*Text under study*
The morale of officers and troops also needs attention. There is no substitute for the fighting spirit of the armed forces in border encounters in remote and challenging high-altitude environments. In all armies, leadership and resilience at the small-unit level is the key to military effectiveness. In 1962, with some exceptions, the army was found wanting. India cannot assume that the fact of defending our borders will make officers and jawans into efficient fighters. The competence, courage, and integrity of their commanding officer and the respect of one’s peers—as well as proper training—are what produce a strong fighting force.
War preparedness
Finally, the Army needs to conduct a thorough internal review of its war preparedness. Future confrontations could escalate to the point of war. China’s infrastructure, supply chains, locational, and military high-technology advantages will put a huge strain on Indian forces. In 1962, India did little to take the fight to China on the ground by counterattacking. Nor did it use its air force. Is this sustainable in a second round? If it is not, then how exactly will India counter, including using its air power? And, taking a cue from Ukraine’s resistance to Russia, are there asymmetric strategies that India can deploy?
To conclude on a more foundational note. China has always insisted that a border settlement will involve a much larger strategic bargain. A view gaining ground in Chinese thinking is: in return for a border settlement, what can India give China that it cannot later take back? In the end, there is nothing one country can give another that it cannot try to recoup, but this line of thinking suggests that it will be very difficult to reach a final settlement on the border. Legal-moral arguments and minor territorial adjustments are not going to be enough.

An Indian soldier sits inside an upgraded L70 anti aircraft gun in Tawang, near the LAC in Arunachal, in October 2021. | Photo Credit: MONEY SHARMA/AFP
What can India give China that is (more or less) irrevocable in return for a reasonable, lasting resolution? The answer from Beijing’s perspective will include the following: admission by India that it was wrong on the border; key territorial concessions to China in the western and eastern sector; and India’s future attitude on Tibetan affairs.
China extracted a mea culpa from Nixon and Kissinger in 1972 on the US’ China policy, and it forced the Russians to admit they were wrong on the territorial dispute in the early 2000s. Beijing insists on public and symbolic shows of contrition by rivals, and it will likely push for an equivalent from India. As for territory and Tibet, for Beijing these are at the heart of the quarrel. We in India have got to think hard about how far we are willing to go with China.
Kanti Bajpai is Wilmar Professor of Asian Studies, Lee Kuan Yew School of Public Policy, National University of Singapore.
The Crux
- India-China relations have gone through cycles of conflict and cooperation over nearly 75 years.
- The most serious recent episodes of conflict were in Galwan Valley in Ladakh in 2020 and in Tawang in Arunachal Pradesh in 2022.
- One way of thinking about the long-term conflict between the two sides is in terms of four Ps: perceptions of each other; quarrels over their perimeters, that is, the borderlands and Tibet; partnerships, each other’s main enemies; and a growing power-gap.
- Since 1988 India and China have tried to manage the relationship through four mechanisms: regular summitry at the highest levels; almost uninterrupted border negotiations; confidence-building measures (CBMs) to contain military disputes at the LAC; and trade and other economic ties.
- The Army needs to conduct a thorough internal review of its war preparedness. Future confrontations could escalate to the point of war.

*Listed records*
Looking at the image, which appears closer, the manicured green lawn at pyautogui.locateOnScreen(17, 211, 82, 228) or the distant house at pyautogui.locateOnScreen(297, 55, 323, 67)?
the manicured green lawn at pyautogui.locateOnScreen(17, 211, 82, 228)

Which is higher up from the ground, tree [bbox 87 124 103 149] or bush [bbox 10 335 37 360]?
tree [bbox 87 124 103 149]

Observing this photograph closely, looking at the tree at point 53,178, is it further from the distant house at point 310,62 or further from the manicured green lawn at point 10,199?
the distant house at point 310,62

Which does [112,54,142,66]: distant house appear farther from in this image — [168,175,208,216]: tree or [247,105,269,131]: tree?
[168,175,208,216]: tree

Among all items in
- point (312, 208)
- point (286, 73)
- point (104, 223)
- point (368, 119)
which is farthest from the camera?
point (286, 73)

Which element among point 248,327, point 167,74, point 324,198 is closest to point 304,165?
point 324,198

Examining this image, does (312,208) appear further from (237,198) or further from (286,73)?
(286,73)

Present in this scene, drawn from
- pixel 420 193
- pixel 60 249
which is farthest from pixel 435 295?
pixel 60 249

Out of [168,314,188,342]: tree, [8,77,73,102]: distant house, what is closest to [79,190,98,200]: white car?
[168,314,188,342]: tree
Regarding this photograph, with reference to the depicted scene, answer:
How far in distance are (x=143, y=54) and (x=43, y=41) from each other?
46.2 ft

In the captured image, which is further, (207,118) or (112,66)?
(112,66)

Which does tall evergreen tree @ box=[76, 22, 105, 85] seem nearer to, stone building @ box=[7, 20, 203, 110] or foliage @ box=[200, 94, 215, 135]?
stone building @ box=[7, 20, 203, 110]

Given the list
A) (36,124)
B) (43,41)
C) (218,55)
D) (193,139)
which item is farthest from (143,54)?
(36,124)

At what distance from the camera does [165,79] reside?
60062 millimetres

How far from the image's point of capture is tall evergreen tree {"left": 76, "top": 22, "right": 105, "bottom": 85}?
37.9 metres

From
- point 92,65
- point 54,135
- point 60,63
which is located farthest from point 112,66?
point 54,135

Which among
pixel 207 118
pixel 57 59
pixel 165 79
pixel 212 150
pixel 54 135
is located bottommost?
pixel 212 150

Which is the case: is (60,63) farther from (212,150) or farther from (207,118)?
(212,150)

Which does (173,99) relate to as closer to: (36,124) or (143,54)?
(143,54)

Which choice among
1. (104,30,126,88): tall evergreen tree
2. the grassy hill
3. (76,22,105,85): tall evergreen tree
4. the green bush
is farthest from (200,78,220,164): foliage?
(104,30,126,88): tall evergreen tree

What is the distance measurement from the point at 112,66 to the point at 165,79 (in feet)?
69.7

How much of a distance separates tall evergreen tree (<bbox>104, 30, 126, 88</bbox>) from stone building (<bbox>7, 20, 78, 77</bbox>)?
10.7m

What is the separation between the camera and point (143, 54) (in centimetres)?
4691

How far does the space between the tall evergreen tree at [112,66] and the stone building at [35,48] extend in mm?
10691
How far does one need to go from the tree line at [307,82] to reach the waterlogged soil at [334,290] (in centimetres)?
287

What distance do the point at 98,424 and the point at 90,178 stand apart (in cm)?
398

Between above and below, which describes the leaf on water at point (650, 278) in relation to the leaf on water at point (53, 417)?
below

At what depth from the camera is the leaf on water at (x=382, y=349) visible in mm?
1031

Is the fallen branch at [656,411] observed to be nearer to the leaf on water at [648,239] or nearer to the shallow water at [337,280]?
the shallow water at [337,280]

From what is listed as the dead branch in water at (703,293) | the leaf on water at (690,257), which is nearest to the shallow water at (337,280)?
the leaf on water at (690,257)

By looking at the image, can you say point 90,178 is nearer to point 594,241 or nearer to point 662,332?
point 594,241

*Problem statement*
In the India–China relations text above, what did China extract from Nixon and Kissinger in 1972?

*Task solution*
A mea culpa on the US' China policy.